I would have to get in touch with Barack sooner rather than later. I didn’t want him worrying about me. If I waited too long, I would hear the whirring blades of a helicopter overhead, circling the South Side in search of an elderly man with white hair who had wandered into the “wrong” part of town on his own, like I was some escapee from an old folks’ home.
I needed something solid, though. If I got on the horn with Barack right now, I was liable to spill my crackpot theory before it was ready for primetime. I’d never been what you would call a good liar. I was the kind of guy who shot from the hip. Who spoke what was on his mind. Barack would know if I tried to slip one past him. He was like Jill in that regard.
I had to ask myself why I was playing things so close to the chest. I’d seen the way Barack took the news that Shaun Denton had been shot.
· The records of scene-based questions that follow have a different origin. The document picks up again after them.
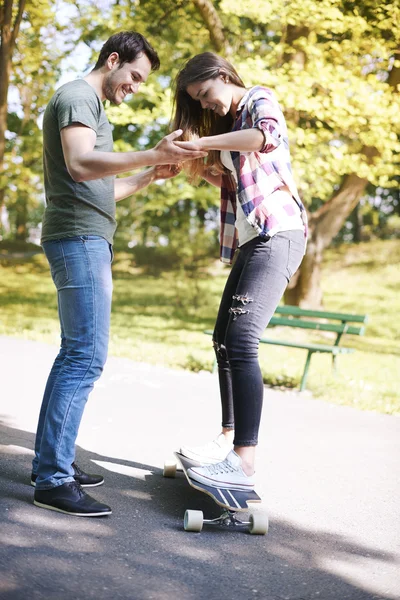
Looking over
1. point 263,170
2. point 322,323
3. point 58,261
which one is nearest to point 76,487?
point 58,261

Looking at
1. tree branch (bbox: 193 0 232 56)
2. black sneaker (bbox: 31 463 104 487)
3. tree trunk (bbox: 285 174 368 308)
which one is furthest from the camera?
tree trunk (bbox: 285 174 368 308)

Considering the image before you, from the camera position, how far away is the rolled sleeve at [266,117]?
3213 mm

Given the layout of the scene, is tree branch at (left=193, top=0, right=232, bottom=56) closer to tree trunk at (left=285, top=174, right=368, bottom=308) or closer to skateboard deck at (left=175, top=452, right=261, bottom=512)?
tree trunk at (left=285, top=174, right=368, bottom=308)

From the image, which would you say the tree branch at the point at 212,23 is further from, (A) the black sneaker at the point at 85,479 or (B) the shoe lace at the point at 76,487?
(B) the shoe lace at the point at 76,487

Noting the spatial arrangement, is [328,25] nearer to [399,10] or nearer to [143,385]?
[399,10]

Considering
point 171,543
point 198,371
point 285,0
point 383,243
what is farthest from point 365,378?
point 383,243

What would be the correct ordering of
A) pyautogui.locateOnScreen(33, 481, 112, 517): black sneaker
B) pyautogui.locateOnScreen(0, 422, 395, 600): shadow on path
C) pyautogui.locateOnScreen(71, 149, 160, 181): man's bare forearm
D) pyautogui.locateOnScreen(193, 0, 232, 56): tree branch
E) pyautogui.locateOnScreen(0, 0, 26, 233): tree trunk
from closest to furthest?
pyautogui.locateOnScreen(0, 422, 395, 600): shadow on path
pyautogui.locateOnScreen(71, 149, 160, 181): man's bare forearm
pyautogui.locateOnScreen(33, 481, 112, 517): black sneaker
pyautogui.locateOnScreen(0, 0, 26, 233): tree trunk
pyautogui.locateOnScreen(193, 0, 232, 56): tree branch

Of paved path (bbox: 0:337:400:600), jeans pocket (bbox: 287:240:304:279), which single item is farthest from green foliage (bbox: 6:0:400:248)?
jeans pocket (bbox: 287:240:304:279)

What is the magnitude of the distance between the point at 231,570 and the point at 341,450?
235 centimetres

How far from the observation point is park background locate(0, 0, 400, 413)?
32.7ft

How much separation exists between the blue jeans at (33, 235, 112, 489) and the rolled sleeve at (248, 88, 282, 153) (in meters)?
0.84

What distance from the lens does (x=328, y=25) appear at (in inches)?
403

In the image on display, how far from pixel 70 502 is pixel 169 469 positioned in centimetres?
85

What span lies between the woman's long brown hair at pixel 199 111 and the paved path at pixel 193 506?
1.64 m
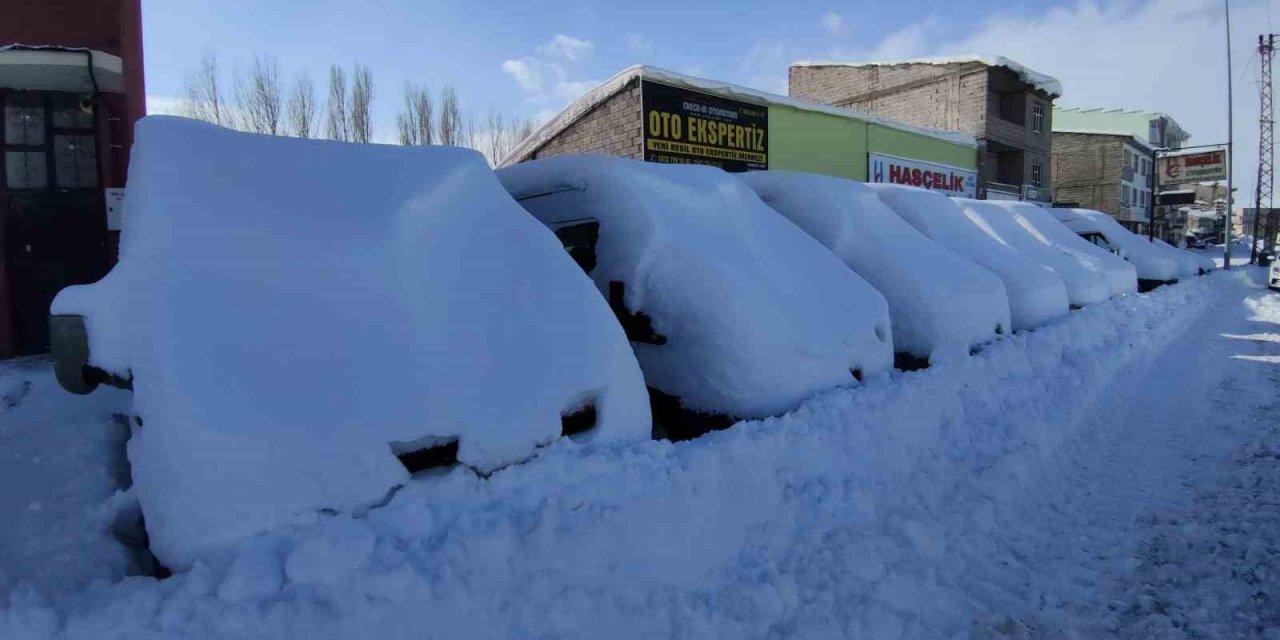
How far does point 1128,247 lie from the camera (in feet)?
39.5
He’d bottled up his anger. Neither of us had known Shaun, not really, but Barack’s feelings about gun violence were well documented. Right now, he was a ticking time bomb. What would happen if I let him know I suspected the pastor of wrongdoing? Would he recuse himself and ask that I step back and hand over what I had to the police? Would he give me the silent treatment? You’d have thought that after all the years we’d spent together, I would know what was going on between those big ears of his. Truth was, I had only the vaguest idea what he was thinking at any given moment. Meanwhile, I was an open book—what you see is what you get with Uncle Joe. For better or for worse.
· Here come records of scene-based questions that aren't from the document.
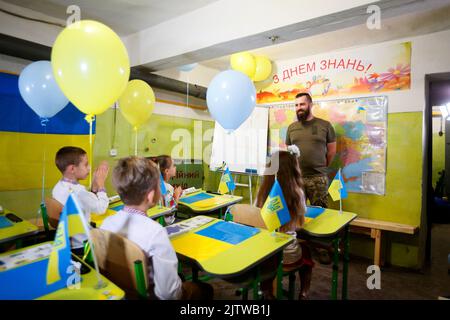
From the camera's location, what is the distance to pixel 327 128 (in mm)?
3533

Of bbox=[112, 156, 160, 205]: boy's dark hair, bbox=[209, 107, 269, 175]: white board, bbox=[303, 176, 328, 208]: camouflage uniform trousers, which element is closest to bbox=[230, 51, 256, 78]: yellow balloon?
bbox=[209, 107, 269, 175]: white board

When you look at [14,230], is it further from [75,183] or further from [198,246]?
[198,246]

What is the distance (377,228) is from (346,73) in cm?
202

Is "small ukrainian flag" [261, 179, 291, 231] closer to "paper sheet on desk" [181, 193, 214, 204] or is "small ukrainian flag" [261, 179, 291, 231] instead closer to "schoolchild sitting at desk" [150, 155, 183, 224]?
"schoolchild sitting at desk" [150, 155, 183, 224]

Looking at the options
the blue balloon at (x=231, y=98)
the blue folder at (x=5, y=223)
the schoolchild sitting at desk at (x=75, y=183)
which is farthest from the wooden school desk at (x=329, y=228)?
the blue folder at (x=5, y=223)

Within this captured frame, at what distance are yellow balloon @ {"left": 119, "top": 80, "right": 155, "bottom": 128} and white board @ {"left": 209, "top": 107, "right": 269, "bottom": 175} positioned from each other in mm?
1696

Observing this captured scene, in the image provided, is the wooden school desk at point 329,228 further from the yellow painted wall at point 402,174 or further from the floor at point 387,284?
the yellow painted wall at point 402,174

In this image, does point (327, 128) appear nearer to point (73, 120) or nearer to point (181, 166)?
point (181, 166)

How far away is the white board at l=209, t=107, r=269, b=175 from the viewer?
443cm

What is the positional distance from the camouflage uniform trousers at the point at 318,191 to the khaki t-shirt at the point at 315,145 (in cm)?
9

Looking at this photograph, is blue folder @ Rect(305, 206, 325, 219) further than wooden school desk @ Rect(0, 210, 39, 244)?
Yes

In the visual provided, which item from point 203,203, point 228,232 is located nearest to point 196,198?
point 203,203
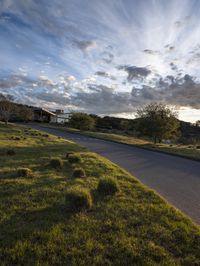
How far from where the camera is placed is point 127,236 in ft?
11.7

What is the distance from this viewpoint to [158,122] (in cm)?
2511

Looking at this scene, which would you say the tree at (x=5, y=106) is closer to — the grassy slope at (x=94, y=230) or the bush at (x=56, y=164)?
the bush at (x=56, y=164)

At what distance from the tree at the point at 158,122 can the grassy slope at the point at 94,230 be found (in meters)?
20.3

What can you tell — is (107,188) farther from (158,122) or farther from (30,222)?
(158,122)

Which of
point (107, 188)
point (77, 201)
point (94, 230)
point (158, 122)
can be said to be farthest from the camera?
point (158, 122)

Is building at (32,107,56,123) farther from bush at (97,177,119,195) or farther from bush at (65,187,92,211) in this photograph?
bush at (65,187,92,211)

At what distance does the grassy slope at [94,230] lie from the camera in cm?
300

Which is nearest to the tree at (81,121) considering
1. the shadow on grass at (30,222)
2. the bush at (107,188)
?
the bush at (107,188)

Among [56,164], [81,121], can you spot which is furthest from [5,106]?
[56,164]

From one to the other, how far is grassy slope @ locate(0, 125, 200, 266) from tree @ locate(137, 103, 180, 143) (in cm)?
2028

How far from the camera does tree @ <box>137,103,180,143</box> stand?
82.7 feet

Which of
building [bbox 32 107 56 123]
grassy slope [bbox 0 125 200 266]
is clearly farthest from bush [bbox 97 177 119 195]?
building [bbox 32 107 56 123]

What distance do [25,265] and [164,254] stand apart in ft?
6.69

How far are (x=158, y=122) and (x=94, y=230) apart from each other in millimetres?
22795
We’d gotten nowhere asking questions and knocking on doors. It was time to change up our strategy. Or, rather, it was time to change up my strategy. Barack was out of the equation now. I was on my own. It was time to turn over some rocks and watch the snakes scatter.
22
I knew every snake den in DC, from the murkiest watering holes to the grandest five-star hotels. I knew which steak houses you were likely to run into Republican lawmakers, and which farmers markets the Dems frequented. But I wasn’t in DC.
Furthermore, I didn’t know who I was even looking for. A crooked alderman? A muckraking journalist? Somebody who could shed some light on the pastor and his operation. The trick was finding the right somebody. I knew one person in the city who could point me in the right direction. Whether or not he would help me, I didn’t know.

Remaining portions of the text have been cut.